(Entries taken from a collection)
• • • •

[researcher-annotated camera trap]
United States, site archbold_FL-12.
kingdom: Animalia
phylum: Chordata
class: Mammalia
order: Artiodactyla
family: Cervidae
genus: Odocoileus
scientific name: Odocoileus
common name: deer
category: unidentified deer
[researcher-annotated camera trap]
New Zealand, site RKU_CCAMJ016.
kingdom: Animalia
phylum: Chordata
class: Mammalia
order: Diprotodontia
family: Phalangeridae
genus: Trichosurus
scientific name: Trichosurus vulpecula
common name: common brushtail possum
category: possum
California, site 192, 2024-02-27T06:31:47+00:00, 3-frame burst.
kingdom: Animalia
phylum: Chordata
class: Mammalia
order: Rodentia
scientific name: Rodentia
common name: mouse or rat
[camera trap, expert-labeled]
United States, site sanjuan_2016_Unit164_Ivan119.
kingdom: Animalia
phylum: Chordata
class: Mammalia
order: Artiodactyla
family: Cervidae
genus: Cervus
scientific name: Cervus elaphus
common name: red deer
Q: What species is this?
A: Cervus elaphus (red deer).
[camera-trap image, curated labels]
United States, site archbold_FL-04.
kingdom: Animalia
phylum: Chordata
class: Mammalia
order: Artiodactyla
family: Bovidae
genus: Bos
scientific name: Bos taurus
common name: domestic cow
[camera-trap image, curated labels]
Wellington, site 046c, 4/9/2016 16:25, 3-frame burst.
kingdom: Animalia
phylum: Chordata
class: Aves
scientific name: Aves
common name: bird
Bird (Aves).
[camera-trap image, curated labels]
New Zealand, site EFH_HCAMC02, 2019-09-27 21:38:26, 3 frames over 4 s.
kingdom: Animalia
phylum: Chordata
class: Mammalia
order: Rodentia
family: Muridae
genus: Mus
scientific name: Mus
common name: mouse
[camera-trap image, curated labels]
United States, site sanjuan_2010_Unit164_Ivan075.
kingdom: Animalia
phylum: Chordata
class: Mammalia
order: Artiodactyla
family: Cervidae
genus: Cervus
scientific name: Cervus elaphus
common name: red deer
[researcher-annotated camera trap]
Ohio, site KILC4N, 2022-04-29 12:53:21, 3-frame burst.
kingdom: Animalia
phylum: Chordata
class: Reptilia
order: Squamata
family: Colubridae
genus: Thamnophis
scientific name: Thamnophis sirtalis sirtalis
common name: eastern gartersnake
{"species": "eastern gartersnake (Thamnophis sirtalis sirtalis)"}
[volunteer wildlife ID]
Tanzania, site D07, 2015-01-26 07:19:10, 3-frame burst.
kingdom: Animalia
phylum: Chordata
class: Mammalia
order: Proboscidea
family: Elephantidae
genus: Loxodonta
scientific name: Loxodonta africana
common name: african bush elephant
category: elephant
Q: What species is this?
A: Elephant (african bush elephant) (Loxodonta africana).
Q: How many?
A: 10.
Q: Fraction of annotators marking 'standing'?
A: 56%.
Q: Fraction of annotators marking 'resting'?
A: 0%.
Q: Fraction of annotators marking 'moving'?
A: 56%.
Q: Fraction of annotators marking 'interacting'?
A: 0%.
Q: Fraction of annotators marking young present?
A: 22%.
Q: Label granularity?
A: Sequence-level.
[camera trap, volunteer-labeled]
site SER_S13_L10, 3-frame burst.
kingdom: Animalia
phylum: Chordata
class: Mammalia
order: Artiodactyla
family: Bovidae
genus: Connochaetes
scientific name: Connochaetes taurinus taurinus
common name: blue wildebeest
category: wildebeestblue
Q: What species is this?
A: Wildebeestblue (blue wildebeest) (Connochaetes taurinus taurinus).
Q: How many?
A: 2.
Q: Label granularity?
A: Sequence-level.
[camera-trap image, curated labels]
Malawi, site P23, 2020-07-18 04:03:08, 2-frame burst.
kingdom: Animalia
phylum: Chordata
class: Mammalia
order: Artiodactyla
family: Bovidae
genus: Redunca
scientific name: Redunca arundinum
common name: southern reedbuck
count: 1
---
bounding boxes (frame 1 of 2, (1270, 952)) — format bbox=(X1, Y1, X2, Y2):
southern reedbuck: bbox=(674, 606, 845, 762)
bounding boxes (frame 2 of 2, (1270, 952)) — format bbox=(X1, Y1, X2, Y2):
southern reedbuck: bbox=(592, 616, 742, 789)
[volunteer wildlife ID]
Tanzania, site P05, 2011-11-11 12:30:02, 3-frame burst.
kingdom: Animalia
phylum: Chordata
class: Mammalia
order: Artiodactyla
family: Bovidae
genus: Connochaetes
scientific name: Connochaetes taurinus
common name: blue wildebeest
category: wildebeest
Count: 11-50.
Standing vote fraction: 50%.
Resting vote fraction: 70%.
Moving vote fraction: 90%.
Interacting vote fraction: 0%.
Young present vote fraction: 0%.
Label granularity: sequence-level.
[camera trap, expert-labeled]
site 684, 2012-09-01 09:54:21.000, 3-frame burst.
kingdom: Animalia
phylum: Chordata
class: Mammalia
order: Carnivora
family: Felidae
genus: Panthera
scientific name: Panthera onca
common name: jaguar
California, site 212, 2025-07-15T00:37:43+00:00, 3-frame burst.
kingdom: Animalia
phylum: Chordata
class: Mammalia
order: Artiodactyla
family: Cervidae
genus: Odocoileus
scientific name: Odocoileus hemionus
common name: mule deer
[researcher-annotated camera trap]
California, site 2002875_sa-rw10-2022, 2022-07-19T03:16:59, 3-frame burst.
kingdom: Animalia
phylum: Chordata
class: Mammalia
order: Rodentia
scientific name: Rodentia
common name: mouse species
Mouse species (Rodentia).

• • • •

→ Exercise
Please copy out every entry exactly, with nothing omitted.

→ Problem solution
[researcher-annotated camera trap]
United States, site archbold_FL-12.
kingdom: Animalia
phylum: Chordata
class: Mammalia
order: Artiodactyla
family: Cervidae
genus: Odocoileus
scientific name: Odocoileus
common name: deer
category: unidentified deer
[researcher-annotated camera trap]
New Zealand, site RKU_CCAMJ016.
kingdom: Animalia
phylum: Chordata
class: Mammalia
order: Diprotodontia
family: Phalangeridae
genus: Trichosurus
scientific name: Trichosurus vulpecula
common name: common brushtail possum
category: possum
California, site 192, 2024-02-27T06:31:47+00:00, 3-frame burst.
kingdom: Animalia
phylum: Chordata
class: Mammalia
order: Rodentia
scientific name: Rodentia
common name: mouse or rat
[camera trap, expert-labeled]
United States, site sanjuan_2016_Unit164_Ivan119.
kingdom: Animalia
phylum: Chordata
class: Mammalia
order: Artiodactyla
family: Cervidae
genus: Cervus
scientific name: Cervus elaphus
common name: red deer
Q: What species is this?
A: Cervus elaphus (red deer).
[camera-trap image, curated labels]
United States, site archbold_FL-04.
kingdom: Animalia
phylum: Chordata
class: Mammalia
order: Artiodactyla
family: Bovidae
genus: Bos
scientific name: Bos taurus
common name: domestic cow
[camera-trap image, curated labels]
Wellington, site 046c, 4/9/2016 16:25, 3-frame burst.
kingdom: Animalia
phylum: Chordata
class: Aves
scientific name: Aves
common name: bird
Bird (Aves).
[camera-trap image, curated labels]
New Zealand, site EFH_HCAMC02, 2019-09-27 21:38:26, 3 frames over 4 s.
kingdom: Animalia
phylum: Chordata
class: Mammalia
order: Rodentia
family: Muridae
genus: Mus
scientific name: Mus
common name: mouse
[camera-trap image, curated labels]
United States, site sanjuan_2010_Unit164_Ivan075.
kingdom: Animalia
phylum: Chordata
class: Mammalia
order: Artiodactyla
family: Cervidae
genus: Cervus
scientific name: Cervus elaphus
common name: red deer
[researcher-annotated camera trap]
Ohio, site KILC4N, 2022-04-29 12:53:21, 3-frame burst.
kingdom: Animalia
phylum: Chordata
class: Reptilia
order: Squamata
family: Colubridae
genus: Thamnophis
scientific name: Thamnophis sirtalis sirtalis
common name: eastern gartersnake
{"species": "eastern gartersnake (Thamnophis sirtalis sirtalis)"}
[volunteer wildlife ID]
Tanzania, site D07, 2015-01-26 07:19:10, 3-frame burst.
kingdom: Animalia
phylum: Chordata
class: Mammalia
order: Proboscidea
family: Elephantidae
genus: Loxodonta
scientific name: Loxodonta africana
common name: african bush elephant
category: elephant
Q: What species is this?
A: Elephant (african bush elephant) (Loxodonta africana).
Q: How many?
A: 10.
Q: Fraction of annotators marking 'standing'?
A: 56%.
Q: Fraction of annotators marking 'resting'?
A: 0%.
Q: Fraction of annotators marking 'moving'?
A: 56%.
Q: Fraction of annotators marking 'interacting'?
A: 0%.
Q: Fraction of annotators marking young present?
A: 22%.
Q: Label granularity?
A: Sequence-level.
[camera trap, volunteer-labeled]
site SER_S13_L10, 3-frame burst.
kingdom: Animalia
phylum: Chordata
class: Mammalia
order: Artiodactyla
family: Bovidae
genus: Connochaetes
scientific name: Connochaetes taurinus taurinus
common name: blue wildebeest
category: wildebeestblue
Q: What species is this?
A: Wildebeestblue (blue wildebeest) (Connochaetes taurinus taurinus).
Q: How many?
A: 2.
Q: Label granularity?
A: Sequence-level.
[camera-trap image, curated labels]
Malawi, site P23, 2020-07-18 04:03:08, 2-frame burst.
kingdom: Animalia
phylum: Chordata
class: Mammalia
order: Artiodactyla
family: Bovidae
genus: Redunca
scientific name: Redunca arundinum
common name: southern reedbuck
count: 1
---
bounding boxes (frame 1 of 2, (1270, 952)) — format bbox=(X1, Y1, X2, Y2):
southern reedbuck: bbox=(674, 606, 845, 762)
bounding boxes (frame 2 of 2, (1270, 952)) — format bbox=(X1, Y1, X2, Y2):
southern reedbuck: bbox=(592, 616, 742, 789)
[volunteer wildlife ID]
Tanzania, site P05, 2011-11-11 12:30:02, 3-frame burst.
kingdom: Animalia
phylum: Chordata
class: Mammalia
order: Artiodactyla
family: Bovidae
genus: Connochaetes
scientific name: Connochaetes taurinus
common name: blue wildebeest
category: wildebeest
Count: 11-50.
Standing vote fraction: 50%.
Resting vote fraction: 70%.
Moving vote fraction: 90%.
Interacting vote fraction: 0%.
Young present vote fraction: 0%.
Label granularity: sequence-level.
[camera trap, expert-labeled]
site 684, 2012-09-01 09:54:21.000, 3-frame burst.
kingdom: Animalia
phylum: Chordata
class: Mammalia
order: Carnivora
family: Felidae
genus: Panthera
scientific name: Panthera onca
common name: jaguar
California, site 212, 2025-07-15T00:37:43+00:00, 3-frame burst.
kingdom: Animalia
phylum: Chordata
class: Mammalia
order: Artiodactyla
family: Cervidae
genus: Odocoileus
scientific name: Odocoileus hemionus
common name: mule deer
[researcher-annotated camera trap]
California, site 2002875_sa-rw10-2022, 2022-07-19T03:16:59, 3-frame burst.
kingdom: Animalia
phylum: Chordata
class: Mammalia
order: Rodentia
scientific name: Rodentia
common name: mouse species
Mouse species (Rodentia).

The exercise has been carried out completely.